▶ **EXERCISE PROMPT**: Please copy out the entries word for word, starting at the line that contains "What distance separates" and running through the end of the entries. Leave the pictures out of your answer.

▶ **Entries of scene-based questions**:
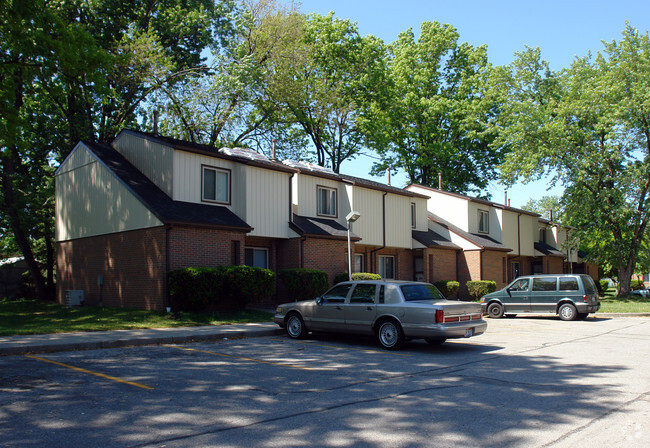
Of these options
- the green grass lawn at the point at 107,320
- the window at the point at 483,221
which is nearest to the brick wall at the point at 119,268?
the green grass lawn at the point at 107,320

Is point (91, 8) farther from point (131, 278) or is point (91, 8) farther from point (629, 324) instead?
point (629, 324)

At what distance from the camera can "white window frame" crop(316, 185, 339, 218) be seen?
2558 cm

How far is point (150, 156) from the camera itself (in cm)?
2150

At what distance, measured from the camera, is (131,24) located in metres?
32.0

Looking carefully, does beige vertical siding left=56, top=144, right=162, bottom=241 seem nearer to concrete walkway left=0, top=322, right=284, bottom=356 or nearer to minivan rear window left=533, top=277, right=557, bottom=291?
concrete walkway left=0, top=322, right=284, bottom=356

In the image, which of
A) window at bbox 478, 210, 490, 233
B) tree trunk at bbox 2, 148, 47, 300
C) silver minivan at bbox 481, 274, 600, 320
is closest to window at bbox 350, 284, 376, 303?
silver minivan at bbox 481, 274, 600, 320

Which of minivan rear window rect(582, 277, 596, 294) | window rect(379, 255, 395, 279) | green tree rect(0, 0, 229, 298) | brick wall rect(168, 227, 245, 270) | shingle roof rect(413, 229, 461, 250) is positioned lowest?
minivan rear window rect(582, 277, 596, 294)

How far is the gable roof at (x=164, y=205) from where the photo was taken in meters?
18.7

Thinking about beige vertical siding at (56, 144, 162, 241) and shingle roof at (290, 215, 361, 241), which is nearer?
beige vertical siding at (56, 144, 162, 241)

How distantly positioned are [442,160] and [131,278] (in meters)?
32.0

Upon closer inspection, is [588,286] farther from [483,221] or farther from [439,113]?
[439,113]

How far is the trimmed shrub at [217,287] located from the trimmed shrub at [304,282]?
160 cm

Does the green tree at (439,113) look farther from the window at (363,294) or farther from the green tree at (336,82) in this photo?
the window at (363,294)

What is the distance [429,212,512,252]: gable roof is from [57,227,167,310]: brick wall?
1883 centimetres
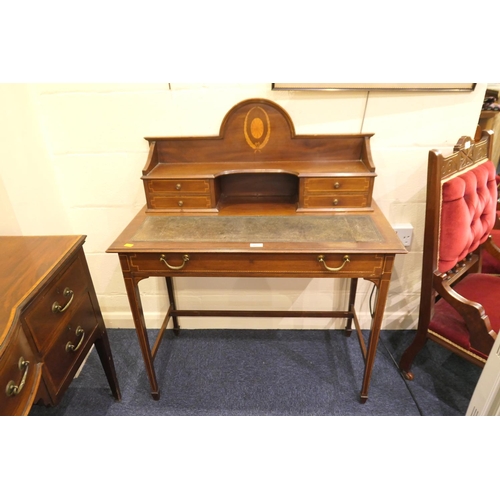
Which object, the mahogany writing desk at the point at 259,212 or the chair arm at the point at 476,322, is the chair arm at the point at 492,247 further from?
the mahogany writing desk at the point at 259,212

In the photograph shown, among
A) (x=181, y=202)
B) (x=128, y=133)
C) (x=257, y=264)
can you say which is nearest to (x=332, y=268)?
(x=257, y=264)

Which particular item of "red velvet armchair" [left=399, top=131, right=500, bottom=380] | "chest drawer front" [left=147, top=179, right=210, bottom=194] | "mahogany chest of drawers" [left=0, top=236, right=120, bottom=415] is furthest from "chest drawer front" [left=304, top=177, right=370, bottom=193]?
"mahogany chest of drawers" [left=0, top=236, right=120, bottom=415]

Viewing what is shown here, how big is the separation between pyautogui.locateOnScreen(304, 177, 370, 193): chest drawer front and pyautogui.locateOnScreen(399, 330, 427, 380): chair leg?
0.72 meters

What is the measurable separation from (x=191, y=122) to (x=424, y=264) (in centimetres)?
115

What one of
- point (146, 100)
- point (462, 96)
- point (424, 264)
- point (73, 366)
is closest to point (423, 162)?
point (462, 96)

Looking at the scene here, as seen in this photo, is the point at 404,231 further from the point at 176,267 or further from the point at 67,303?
the point at 67,303

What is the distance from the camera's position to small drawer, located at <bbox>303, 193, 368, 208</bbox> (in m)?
1.24

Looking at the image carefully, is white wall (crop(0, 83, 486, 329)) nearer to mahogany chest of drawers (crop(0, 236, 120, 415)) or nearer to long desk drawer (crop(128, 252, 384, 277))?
mahogany chest of drawers (crop(0, 236, 120, 415))

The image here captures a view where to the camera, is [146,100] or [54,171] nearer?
[146,100]

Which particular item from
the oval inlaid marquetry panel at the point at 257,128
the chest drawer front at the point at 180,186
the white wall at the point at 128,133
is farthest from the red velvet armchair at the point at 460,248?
the chest drawer front at the point at 180,186

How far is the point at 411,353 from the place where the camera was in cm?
151

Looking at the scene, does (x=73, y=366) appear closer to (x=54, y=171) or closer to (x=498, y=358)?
(x=54, y=171)

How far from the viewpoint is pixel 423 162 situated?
4.67 feet

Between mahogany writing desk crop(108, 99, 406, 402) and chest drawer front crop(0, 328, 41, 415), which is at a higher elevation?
mahogany writing desk crop(108, 99, 406, 402)
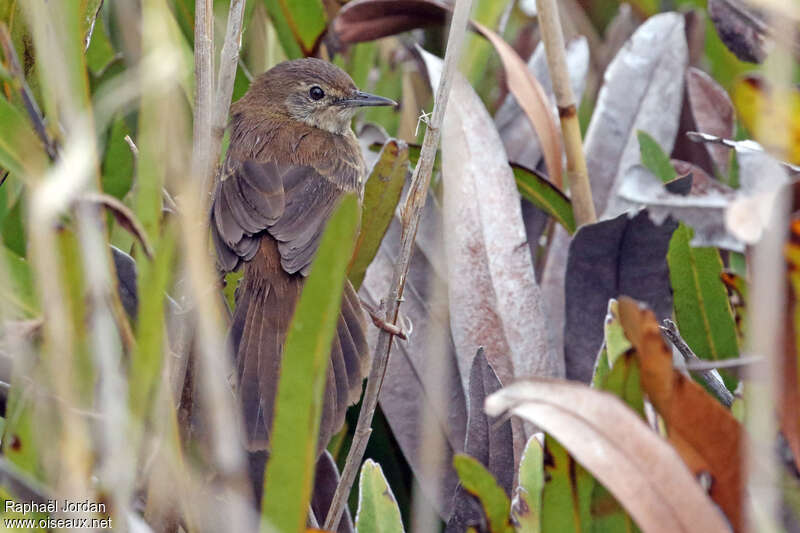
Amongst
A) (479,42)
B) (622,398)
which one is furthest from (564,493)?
(479,42)

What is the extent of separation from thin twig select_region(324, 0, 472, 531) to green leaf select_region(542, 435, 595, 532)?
42cm

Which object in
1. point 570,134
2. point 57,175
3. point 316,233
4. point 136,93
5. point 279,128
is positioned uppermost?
point 279,128

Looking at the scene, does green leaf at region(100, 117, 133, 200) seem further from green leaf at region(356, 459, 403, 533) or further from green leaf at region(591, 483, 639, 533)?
green leaf at region(591, 483, 639, 533)

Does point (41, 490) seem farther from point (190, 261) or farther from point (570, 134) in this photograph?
point (570, 134)

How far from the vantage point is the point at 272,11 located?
10.7 feet

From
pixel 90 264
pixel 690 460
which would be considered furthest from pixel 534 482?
pixel 90 264

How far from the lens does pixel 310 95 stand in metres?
3.73

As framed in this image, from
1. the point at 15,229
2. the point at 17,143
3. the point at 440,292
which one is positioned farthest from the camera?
the point at 440,292

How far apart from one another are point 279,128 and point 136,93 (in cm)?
228

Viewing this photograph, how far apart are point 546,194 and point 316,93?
1181mm

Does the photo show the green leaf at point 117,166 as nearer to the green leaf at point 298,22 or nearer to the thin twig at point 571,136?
the green leaf at point 298,22

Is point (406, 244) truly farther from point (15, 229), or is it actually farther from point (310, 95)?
point (310, 95)

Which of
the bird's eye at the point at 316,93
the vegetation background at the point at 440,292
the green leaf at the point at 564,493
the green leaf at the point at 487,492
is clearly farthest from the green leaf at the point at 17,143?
the bird's eye at the point at 316,93

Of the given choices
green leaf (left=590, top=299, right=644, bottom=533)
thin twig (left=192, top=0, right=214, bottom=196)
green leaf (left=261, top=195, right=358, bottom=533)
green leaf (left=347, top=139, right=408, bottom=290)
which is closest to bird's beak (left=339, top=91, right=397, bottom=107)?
green leaf (left=347, top=139, right=408, bottom=290)
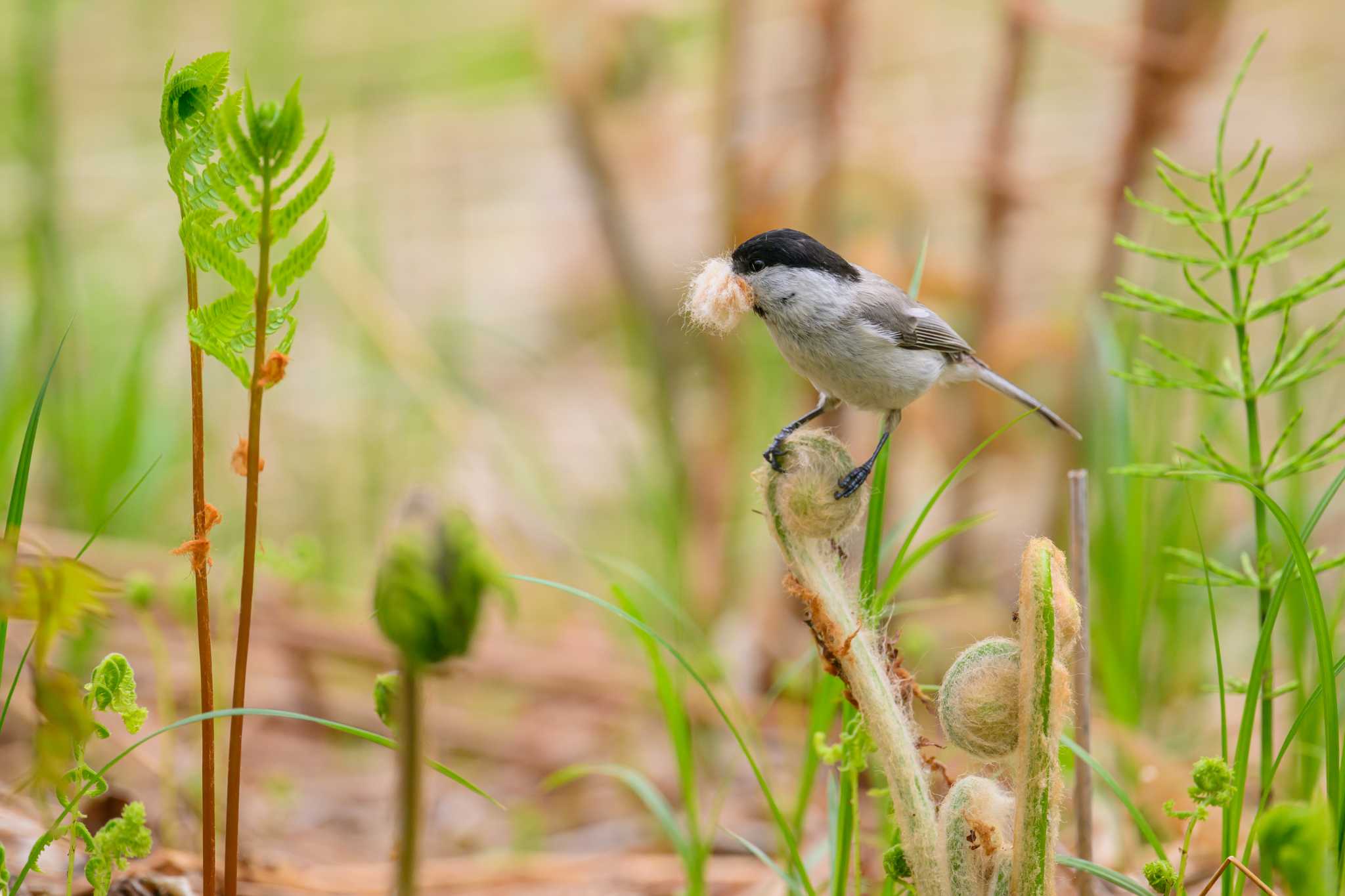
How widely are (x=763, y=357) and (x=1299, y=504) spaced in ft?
7.43

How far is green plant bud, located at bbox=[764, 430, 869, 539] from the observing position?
1.41 m

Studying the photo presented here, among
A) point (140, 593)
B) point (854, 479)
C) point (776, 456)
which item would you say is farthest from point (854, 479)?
point (140, 593)

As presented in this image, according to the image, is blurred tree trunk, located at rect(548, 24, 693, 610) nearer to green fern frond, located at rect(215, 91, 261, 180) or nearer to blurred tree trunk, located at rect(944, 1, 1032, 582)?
blurred tree trunk, located at rect(944, 1, 1032, 582)

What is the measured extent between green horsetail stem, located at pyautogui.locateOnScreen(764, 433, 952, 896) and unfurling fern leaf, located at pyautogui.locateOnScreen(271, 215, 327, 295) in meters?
0.60

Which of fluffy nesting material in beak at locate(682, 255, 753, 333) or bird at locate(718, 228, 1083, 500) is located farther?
bird at locate(718, 228, 1083, 500)

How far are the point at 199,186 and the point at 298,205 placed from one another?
206 millimetres

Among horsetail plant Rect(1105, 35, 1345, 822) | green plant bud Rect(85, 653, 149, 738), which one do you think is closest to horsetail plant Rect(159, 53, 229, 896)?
green plant bud Rect(85, 653, 149, 738)

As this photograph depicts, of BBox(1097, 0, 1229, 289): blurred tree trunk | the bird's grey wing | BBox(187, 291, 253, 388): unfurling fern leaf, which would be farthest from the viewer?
BBox(1097, 0, 1229, 289): blurred tree trunk

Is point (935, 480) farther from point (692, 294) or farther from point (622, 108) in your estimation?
point (692, 294)

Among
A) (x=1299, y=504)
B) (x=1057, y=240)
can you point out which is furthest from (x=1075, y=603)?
(x=1057, y=240)

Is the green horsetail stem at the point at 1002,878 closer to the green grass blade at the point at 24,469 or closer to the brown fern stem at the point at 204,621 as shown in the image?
the brown fern stem at the point at 204,621

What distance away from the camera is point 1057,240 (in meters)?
7.59

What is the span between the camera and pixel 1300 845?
39.5 inches

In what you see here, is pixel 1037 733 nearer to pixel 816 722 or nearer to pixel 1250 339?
pixel 816 722
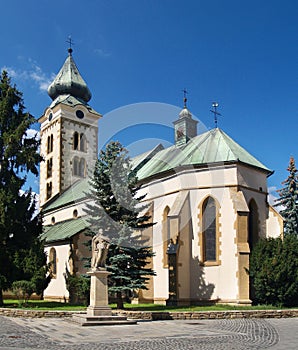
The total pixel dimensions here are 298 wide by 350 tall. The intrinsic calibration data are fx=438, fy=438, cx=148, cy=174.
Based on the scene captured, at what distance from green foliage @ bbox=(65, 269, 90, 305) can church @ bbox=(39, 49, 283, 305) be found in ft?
2.50

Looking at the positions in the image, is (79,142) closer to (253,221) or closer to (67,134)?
(67,134)

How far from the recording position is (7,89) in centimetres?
2558

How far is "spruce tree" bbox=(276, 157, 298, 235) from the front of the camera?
4207 cm

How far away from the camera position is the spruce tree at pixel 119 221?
21.7m

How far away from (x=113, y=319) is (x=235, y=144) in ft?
51.6

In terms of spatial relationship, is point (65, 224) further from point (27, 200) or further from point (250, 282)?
point (250, 282)

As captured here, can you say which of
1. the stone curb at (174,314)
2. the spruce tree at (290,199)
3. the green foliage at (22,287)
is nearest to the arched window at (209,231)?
the stone curb at (174,314)

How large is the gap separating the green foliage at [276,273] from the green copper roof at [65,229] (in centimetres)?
1130

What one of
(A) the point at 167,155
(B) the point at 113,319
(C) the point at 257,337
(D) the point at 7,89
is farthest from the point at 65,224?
(C) the point at 257,337

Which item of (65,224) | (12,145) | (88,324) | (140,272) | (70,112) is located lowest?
(88,324)

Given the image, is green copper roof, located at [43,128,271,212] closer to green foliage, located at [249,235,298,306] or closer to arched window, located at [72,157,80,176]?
green foliage, located at [249,235,298,306]

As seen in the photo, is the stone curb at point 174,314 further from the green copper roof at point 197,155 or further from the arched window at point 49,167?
the arched window at point 49,167

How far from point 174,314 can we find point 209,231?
8.28 metres

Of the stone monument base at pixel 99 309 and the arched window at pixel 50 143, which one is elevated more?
the arched window at pixel 50 143
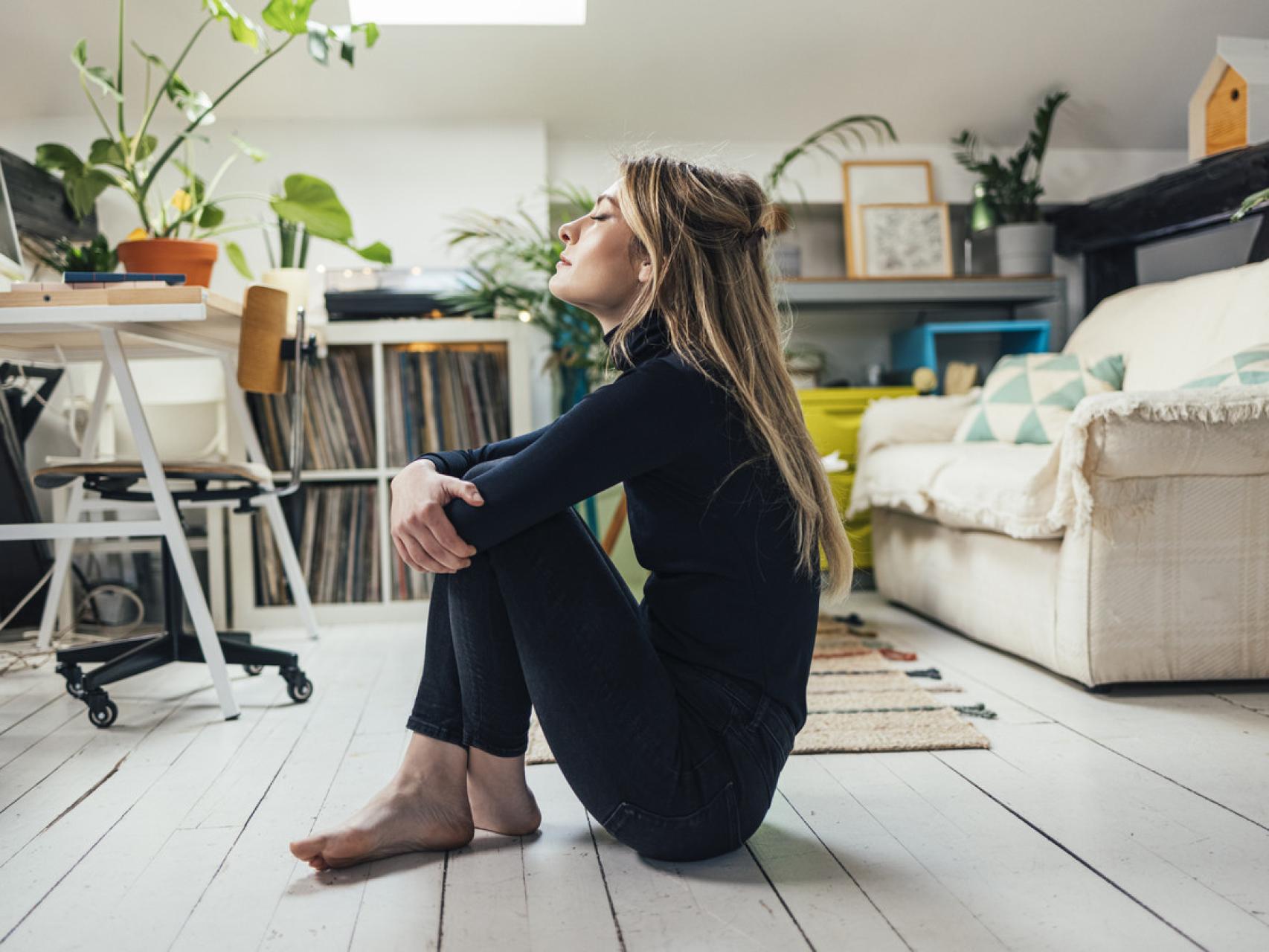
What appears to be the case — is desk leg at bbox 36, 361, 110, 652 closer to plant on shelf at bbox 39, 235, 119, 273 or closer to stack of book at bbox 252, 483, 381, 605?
plant on shelf at bbox 39, 235, 119, 273

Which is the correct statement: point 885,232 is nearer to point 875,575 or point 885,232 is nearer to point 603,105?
point 603,105

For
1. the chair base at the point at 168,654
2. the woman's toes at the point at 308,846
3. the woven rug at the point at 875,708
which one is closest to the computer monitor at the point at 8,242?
the chair base at the point at 168,654

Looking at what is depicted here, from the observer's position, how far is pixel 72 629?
9.81 feet

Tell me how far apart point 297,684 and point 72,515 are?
870 mm

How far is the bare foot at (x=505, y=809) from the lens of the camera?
132 cm

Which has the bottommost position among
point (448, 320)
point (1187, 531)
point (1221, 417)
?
point (1187, 531)

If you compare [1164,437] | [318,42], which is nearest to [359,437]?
[318,42]

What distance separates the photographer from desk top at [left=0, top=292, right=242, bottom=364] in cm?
193

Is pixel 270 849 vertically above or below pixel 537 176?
below

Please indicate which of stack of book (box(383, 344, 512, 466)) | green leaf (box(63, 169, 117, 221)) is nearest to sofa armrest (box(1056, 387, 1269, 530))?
stack of book (box(383, 344, 512, 466))

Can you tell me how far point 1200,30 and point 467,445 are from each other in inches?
112

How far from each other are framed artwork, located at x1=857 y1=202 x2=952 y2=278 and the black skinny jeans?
10.0 feet

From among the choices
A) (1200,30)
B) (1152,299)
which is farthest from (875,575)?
(1200,30)

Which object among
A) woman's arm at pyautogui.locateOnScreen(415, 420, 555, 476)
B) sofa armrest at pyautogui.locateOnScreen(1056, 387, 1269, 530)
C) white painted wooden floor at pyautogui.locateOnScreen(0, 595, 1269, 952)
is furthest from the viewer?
sofa armrest at pyautogui.locateOnScreen(1056, 387, 1269, 530)
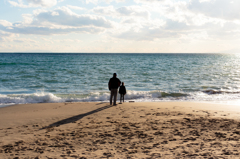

▶ **THE REPLY**:
What distance separates the photographer from desk top at [left=0, top=292, right=242, bottom=364] in cm?
193

Is pixel 270 849 vertically above or below pixel 537 176?
below

Please indicate which of stack of book (box(383, 344, 512, 466)) | green leaf (box(63, 169, 117, 221)) is nearest to sofa armrest (box(1056, 387, 1269, 530))?
stack of book (box(383, 344, 512, 466))

Can you tell me how far point 1200,30 and point 467,445 are from each other in inches?
112

How far from each other are framed artwork, located at x1=857 y1=202 x2=952 y2=278 and the black skinny jeans?
10.0 feet

From among the choices
A) (1200,30)
B) (1152,299)
which is farthest from (875,575)?
(1200,30)

Which object among
A) woman's arm at pyautogui.locateOnScreen(415, 420, 555, 476)
B) sofa armrest at pyautogui.locateOnScreen(1056, 387, 1269, 530)
C) white painted wooden floor at pyautogui.locateOnScreen(0, 595, 1269, 952)
is furthest from the viewer?
sofa armrest at pyautogui.locateOnScreen(1056, 387, 1269, 530)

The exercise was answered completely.